* [GIVEN TASK] Rewrite the lines below with every "guitar strap" changed to "instrument strap", keeping everything else identical.

* [EXTRACTED INFORMATION]
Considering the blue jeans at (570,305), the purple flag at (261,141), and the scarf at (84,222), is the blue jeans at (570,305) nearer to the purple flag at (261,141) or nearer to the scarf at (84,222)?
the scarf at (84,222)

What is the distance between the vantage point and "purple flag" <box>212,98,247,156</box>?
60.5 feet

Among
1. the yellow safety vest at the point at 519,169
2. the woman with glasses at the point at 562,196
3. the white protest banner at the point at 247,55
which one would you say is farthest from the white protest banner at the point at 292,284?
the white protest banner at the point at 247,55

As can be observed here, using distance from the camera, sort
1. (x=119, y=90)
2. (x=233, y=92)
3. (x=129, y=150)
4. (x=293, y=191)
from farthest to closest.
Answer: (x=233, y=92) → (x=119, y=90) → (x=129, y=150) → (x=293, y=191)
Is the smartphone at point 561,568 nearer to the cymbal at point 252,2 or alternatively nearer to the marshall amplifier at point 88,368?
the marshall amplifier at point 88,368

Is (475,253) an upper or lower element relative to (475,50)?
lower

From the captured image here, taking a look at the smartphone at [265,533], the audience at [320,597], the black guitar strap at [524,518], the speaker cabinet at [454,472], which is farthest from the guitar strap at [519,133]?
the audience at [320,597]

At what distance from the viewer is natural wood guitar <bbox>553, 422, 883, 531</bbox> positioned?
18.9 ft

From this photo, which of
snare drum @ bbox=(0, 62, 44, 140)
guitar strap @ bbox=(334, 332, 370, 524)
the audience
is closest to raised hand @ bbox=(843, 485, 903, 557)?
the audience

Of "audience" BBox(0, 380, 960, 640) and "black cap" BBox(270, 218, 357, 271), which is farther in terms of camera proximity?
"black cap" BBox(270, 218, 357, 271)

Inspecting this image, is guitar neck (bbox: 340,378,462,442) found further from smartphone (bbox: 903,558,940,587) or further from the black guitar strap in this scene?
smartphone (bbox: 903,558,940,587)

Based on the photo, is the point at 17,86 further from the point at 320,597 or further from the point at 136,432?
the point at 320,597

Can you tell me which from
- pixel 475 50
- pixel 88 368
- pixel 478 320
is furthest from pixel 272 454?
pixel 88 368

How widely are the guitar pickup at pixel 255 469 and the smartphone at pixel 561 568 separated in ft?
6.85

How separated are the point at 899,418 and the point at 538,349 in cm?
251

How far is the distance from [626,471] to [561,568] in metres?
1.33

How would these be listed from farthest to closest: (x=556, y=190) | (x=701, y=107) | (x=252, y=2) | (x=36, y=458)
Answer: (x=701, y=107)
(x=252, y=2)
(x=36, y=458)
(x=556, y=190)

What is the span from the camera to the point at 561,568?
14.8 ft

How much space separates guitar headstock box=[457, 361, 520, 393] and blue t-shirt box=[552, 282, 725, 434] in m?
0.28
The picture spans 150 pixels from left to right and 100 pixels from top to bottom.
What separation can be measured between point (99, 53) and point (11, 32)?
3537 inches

* [ANSWER TO THIS EXERCISE]
Considering the blue jeans at (570,305), the purple flag at (261,141), and the scarf at (84,222), is the blue jeans at (570,305) nearer to the purple flag at (261,141) or nearer to the scarf at (84,222)?
the scarf at (84,222)

What is the distance between the vantage point and "purple flag" <box>212,98,247,156</box>?
60.5 feet

Among
1. the yellow safety vest at the point at 519,169
2. the woman with glasses at the point at 562,196
3. the white protest banner at the point at 247,55
which one would you say is farthest from the white protest banner at the point at 292,284?
the white protest banner at the point at 247,55

As can be observed here, using distance from the camera, sort
1. (x=119, y=90)
2. (x=233, y=92)
3. (x=129, y=150)
4. (x=293, y=191)
from farthest to closest.
Answer: (x=233, y=92) → (x=119, y=90) → (x=129, y=150) → (x=293, y=191)
Is the smartphone at point 561,568 nearer to the cymbal at point 252,2 or alternatively nearer to the marshall amplifier at point 88,368?
the marshall amplifier at point 88,368

Is (475,253) an upper or lower element relative to (475,50)?
lower

From the captured image here, taking a look at the smartphone at [265,533], the audience at [320,597], the black instrument strap at [524,518], the speaker cabinet at [454,472], which is farthest from the instrument strap at [519,133]?
the audience at [320,597]

At what distance from the viewer is natural wood guitar <bbox>553, 422, 883, 531</bbox> positioned?
18.9 ft

From this photo, which of
snare drum @ bbox=(0, 62, 44, 140)
instrument strap @ bbox=(334, 332, 370, 524)
the audience
is closest to raised hand @ bbox=(843, 485, 903, 557)?
the audience

Of "audience" BBox(0, 380, 960, 640) and "black cap" BBox(270, 218, 357, 271), which is farther in terms of camera proximity?
"black cap" BBox(270, 218, 357, 271)

Inspecting this image, is guitar neck (bbox: 340,378,462,442) found further from smartphone (bbox: 903,558,940,587) or further from the black instrument strap in this scene?
smartphone (bbox: 903,558,940,587)

Based on the photo, is the point at 17,86 further from the point at 320,597 or further from the point at 136,432?
the point at 320,597

Can you tell me which from
- pixel 475 50
- pixel 88 368
- pixel 478 320
is furthest from pixel 272 454?
pixel 88 368

How widely are the guitar pickup at pixel 255 469 and the smartphone at pixel 561 568 separated in ft?
6.85

How separated are the point at 899,418 and the point at 538,349 in cm?
251

How far is the distance from [626,471] to [561,568] in metres?
1.33

How would these be listed from farthest to closest: (x=556, y=190) | (x=701, y=107) | (x=252, y=2) | (x=36, y=458)
Answer: (x=701, y=107)
(x=252, y=2)
(x=36, y=458)
(x=556, y=190)

What is the span from the camera to the point at 561,568?
14.8 ft

How much space separates guitar headstock box=[457, 361, 520, 393] and blue t-shirt box=[552, 282, 725, 434] in m?
0.28
The picture spans 150 pixels from left to right and 100 pixels from top to bottom.
What separation can be measured between point (99, 53) and point (11, 32)?
3537 inches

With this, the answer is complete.